Ma tra una promessa e un rinvio in proposito, nel 1998 arriva il decreto firmato dal capo dello Stato Oscar Luigi Scalfaro e controfirmato dal ministro Edo Ronchi. Non è certo il parco che si era pensato all’inizio, quello individuato con la legge regionale 31, fatto di 15 comuni e 50mila ettari. L’estensione è cresciuta, perché nel frattempo si sono aggiunti i centri urbani della corona più larga del massiccio barbaricino. Otto dei primordiali paesi (da Orgosolo, a Villagrande, Urzulei e Talana, Arzana e Baunei, e insieme Oliena e Gairo) si sono però tirati indietro, anche se la norma impone il confinamento nella riserva delle terre demaniali. Si pensa che un anno o l’altro aderiranno.

Ma prima che ogni previsioni possa solo essere discussa, arriva la caduta rovinosa dello stesso atto ministeriale, che molti comuni sconfessano perché non preceduto da un passaggio dentro le assemblee civiche.

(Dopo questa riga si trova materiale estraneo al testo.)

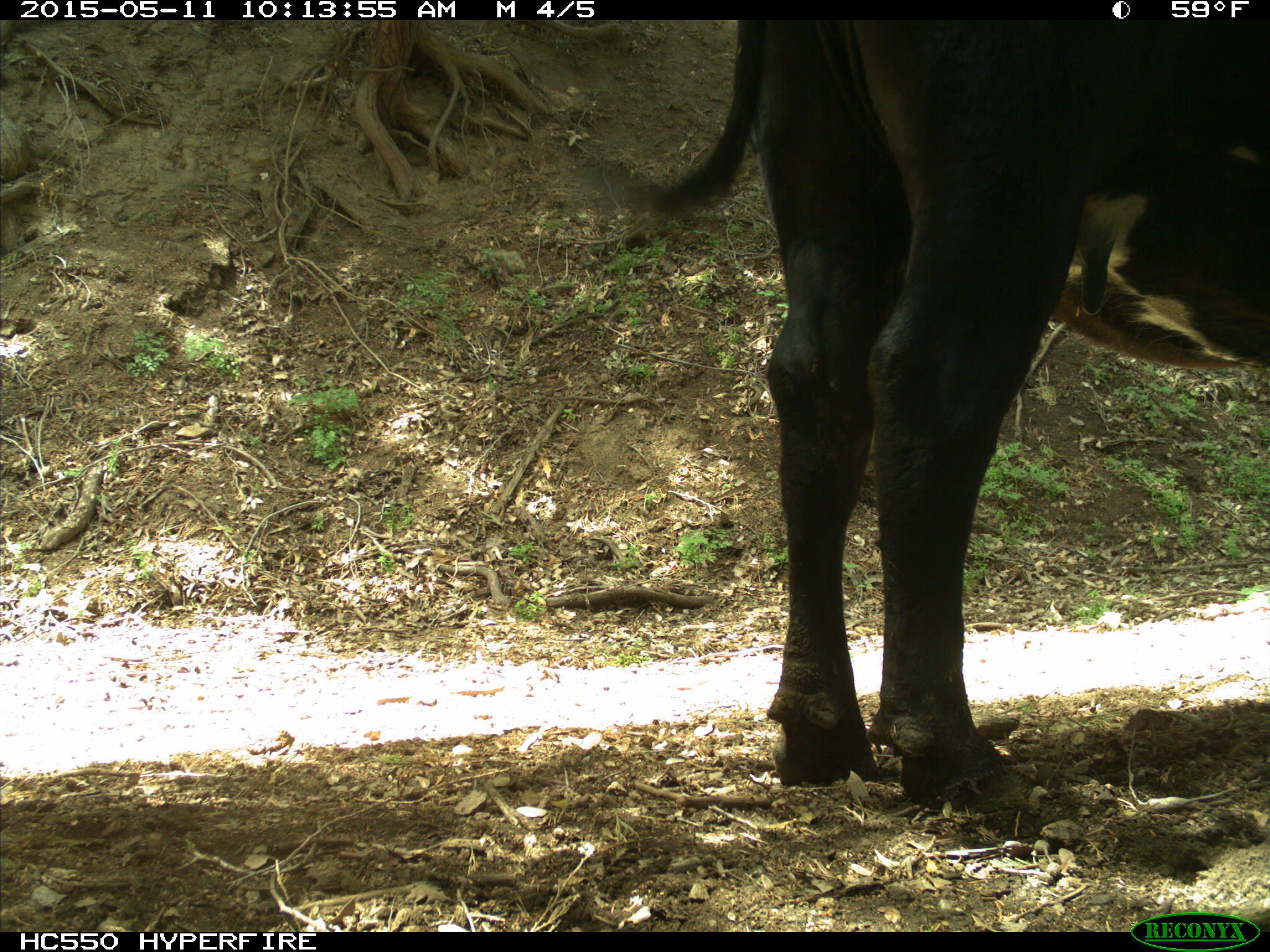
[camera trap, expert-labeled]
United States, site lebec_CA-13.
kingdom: Animalia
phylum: Chordata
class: Mammalia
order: Artiodactyla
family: Bovidae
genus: Bos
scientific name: Bos taurus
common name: domestic cow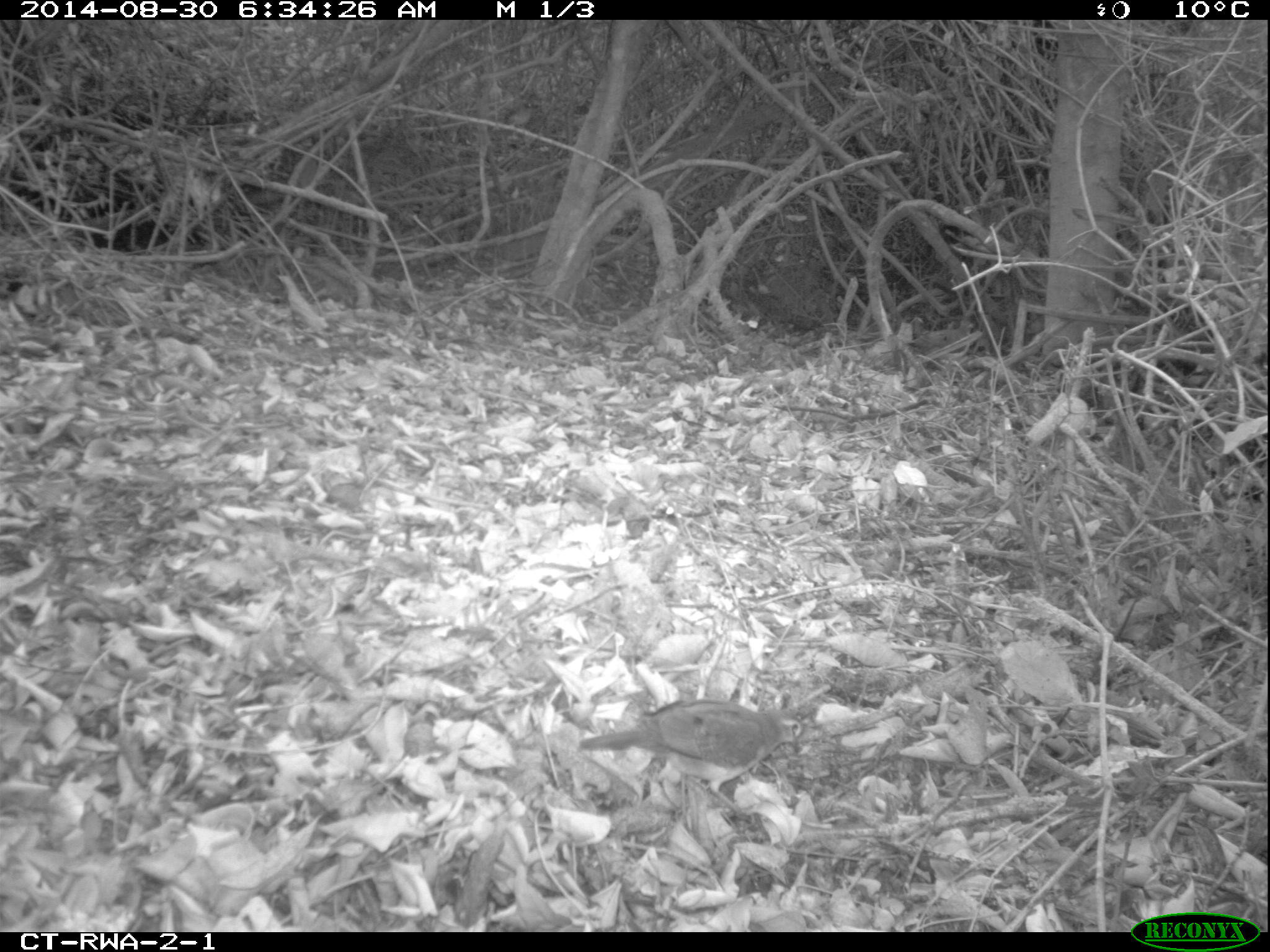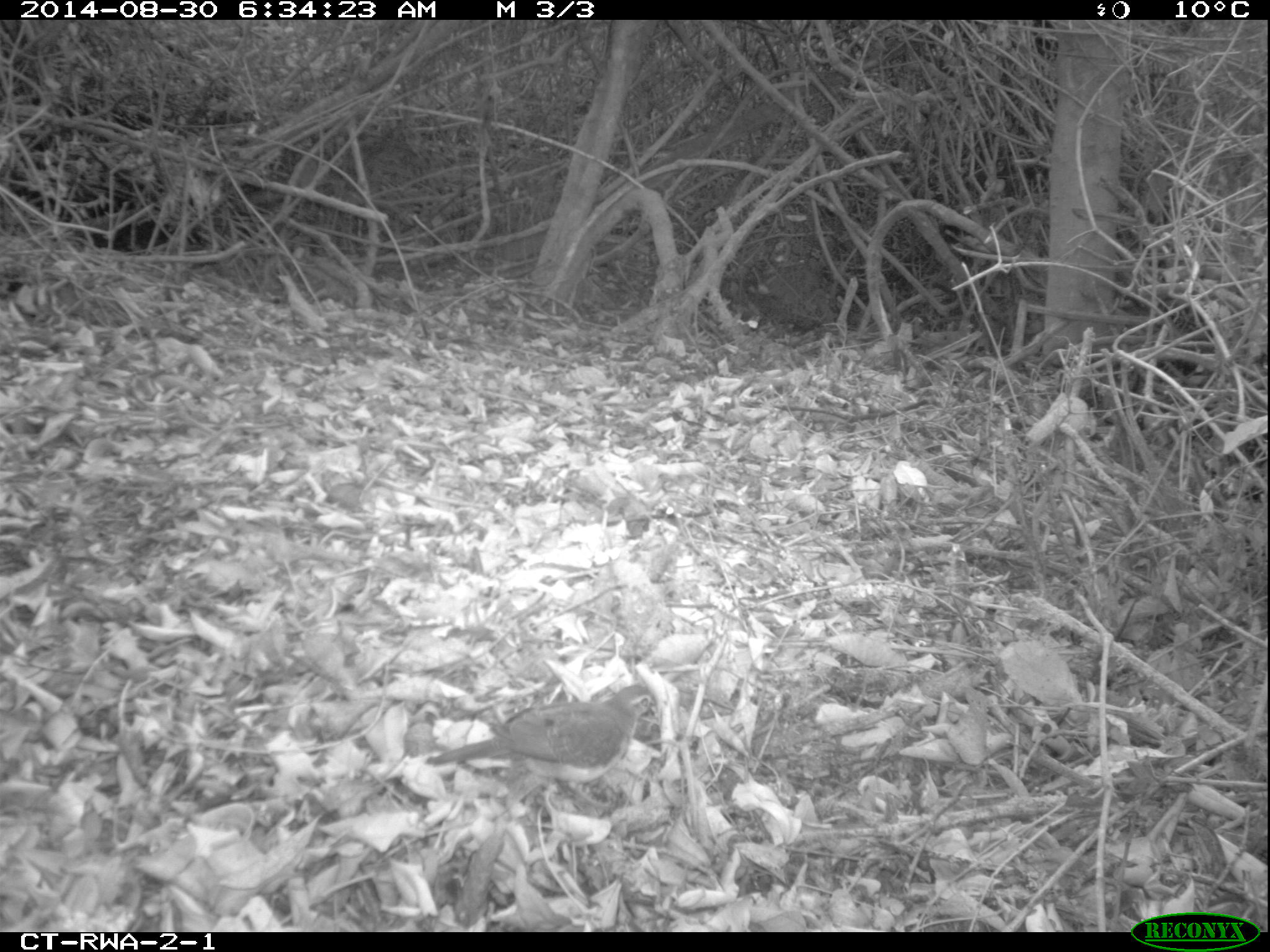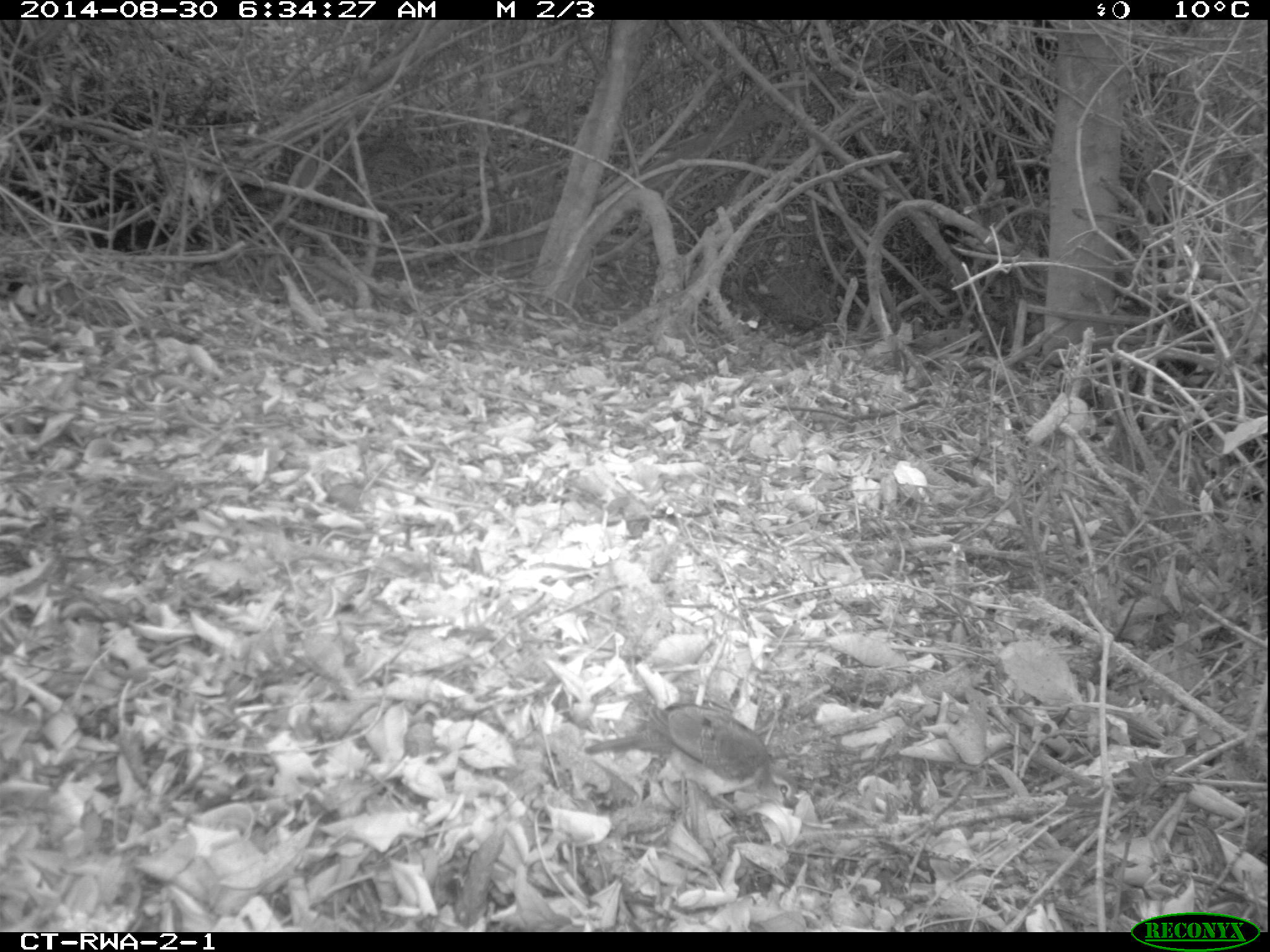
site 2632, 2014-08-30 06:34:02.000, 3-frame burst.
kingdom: Animalia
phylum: Chordata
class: Aves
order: Columbiformes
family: Columbidae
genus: Turtur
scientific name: Turtur tympanistria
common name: tambourine dove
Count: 2.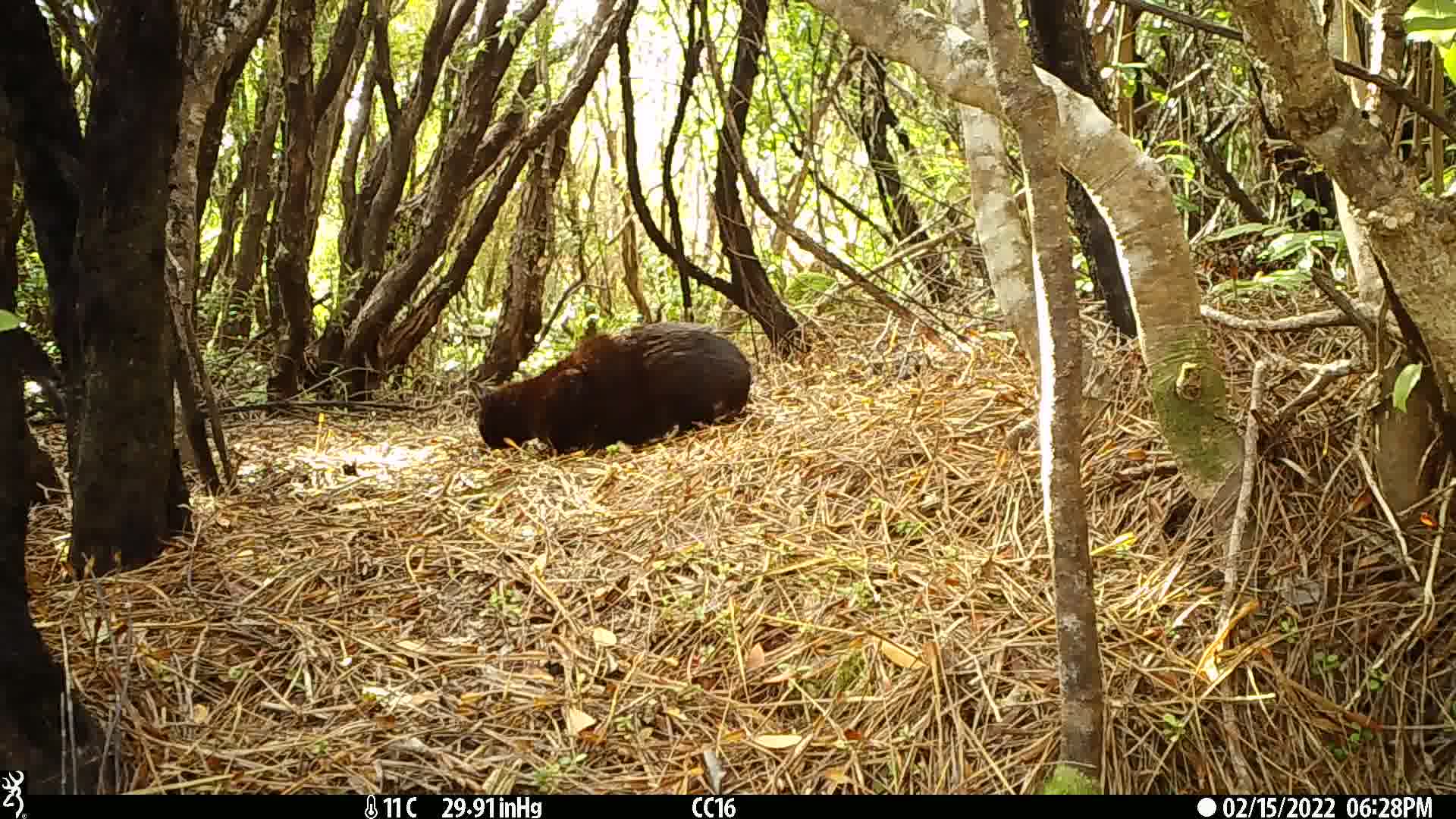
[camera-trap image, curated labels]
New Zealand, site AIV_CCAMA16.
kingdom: Animalia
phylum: Chordata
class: Mammalia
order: Carnivora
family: Felidae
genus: Felis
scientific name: Felis catus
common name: domestic cat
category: cat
Cat (domestic cat) (Felis catus).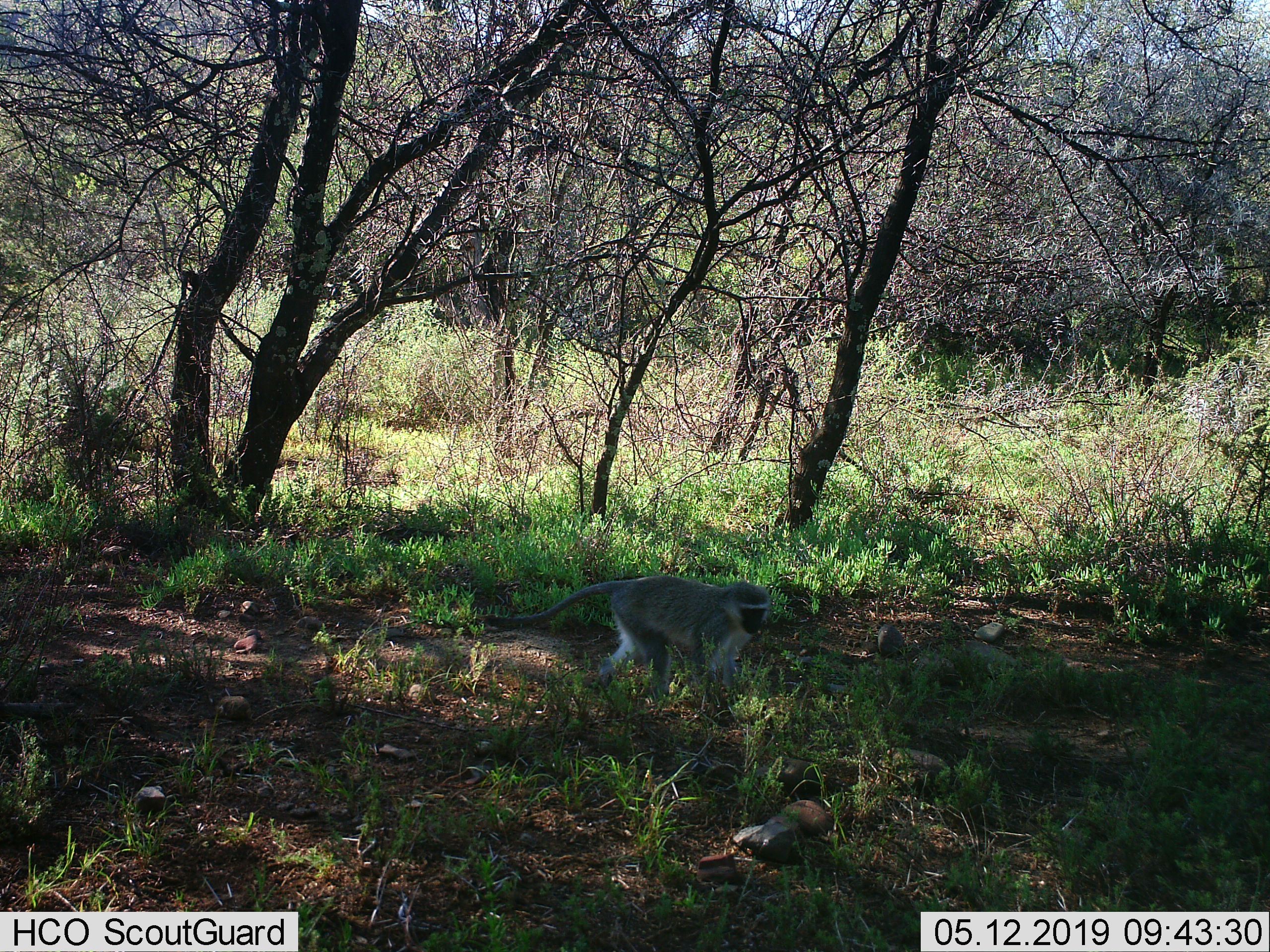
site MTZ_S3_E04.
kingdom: Animalia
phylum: Chordata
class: Mammalia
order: Primates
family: Cercopithecidae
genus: Chlorocebus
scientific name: Chlorocebus pygerythrus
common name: vervet monkey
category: monkeyvervet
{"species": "monkeyvervet (vervet monkey) (Chlorocebus pygerythrus)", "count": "1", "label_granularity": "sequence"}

Il dietro-front diventa una parola d’ordine nell’intero territorio e investe il Consiglio regionale, per un pronunciamento contro il metodo. Più che rispetto alla sostanza dell’iniziativa alla fine in grado di mettere d’accordo anche chi per anni era stato distante dal progetto. La lotta diventa più che altro burocratica, per la cancellazione del provvedimento, con un contenzioso tra enti locali e governo. La Regione viene chiamata a rappresentare il dissenso, anche se essa stessa è stata causa dell’incidente. (f.p.)